**Given instruction**
Reproduce the rows verbatim, starting at the line that contains "When compared with" and continuing through the last of the rows. Leave the pictures out of your copy.

==============================

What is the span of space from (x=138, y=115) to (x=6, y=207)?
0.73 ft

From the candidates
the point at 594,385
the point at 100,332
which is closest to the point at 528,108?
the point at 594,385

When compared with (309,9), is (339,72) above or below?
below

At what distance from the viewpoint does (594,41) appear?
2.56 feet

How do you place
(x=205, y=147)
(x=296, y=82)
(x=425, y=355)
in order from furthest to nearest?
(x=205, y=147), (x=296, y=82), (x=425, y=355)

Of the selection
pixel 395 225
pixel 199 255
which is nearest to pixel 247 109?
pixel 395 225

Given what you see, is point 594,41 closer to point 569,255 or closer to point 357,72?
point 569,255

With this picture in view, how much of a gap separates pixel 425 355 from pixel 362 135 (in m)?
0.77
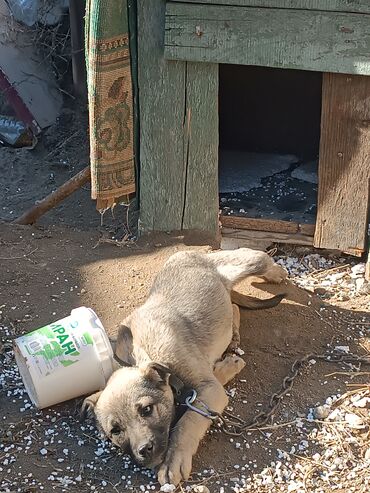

==============================

**Correct output**
When compared with (309,9), is (339,72) above or below?
below

At what distance from the viewpoint does (594,41) appear?
2.56 feet

How do you place
(x=205, y=147)
(x=296, y=82)
(x=425, y=355)
in order from furthest to nearest?
(x=205, y=147), (x=296, y=82), (x=425, y=355)

Of the selection
pixel 395 225
pixel 199 255
which is nearest to pixel 247 109?
pixel 395 225

Given what you see, is point 594,41 closer to point 569,255 or closer to point 357,72?
point 569,255

With this picture in view, how much of a gap separates pixel 425 355 from pixel 362 135 (in m)?
0.77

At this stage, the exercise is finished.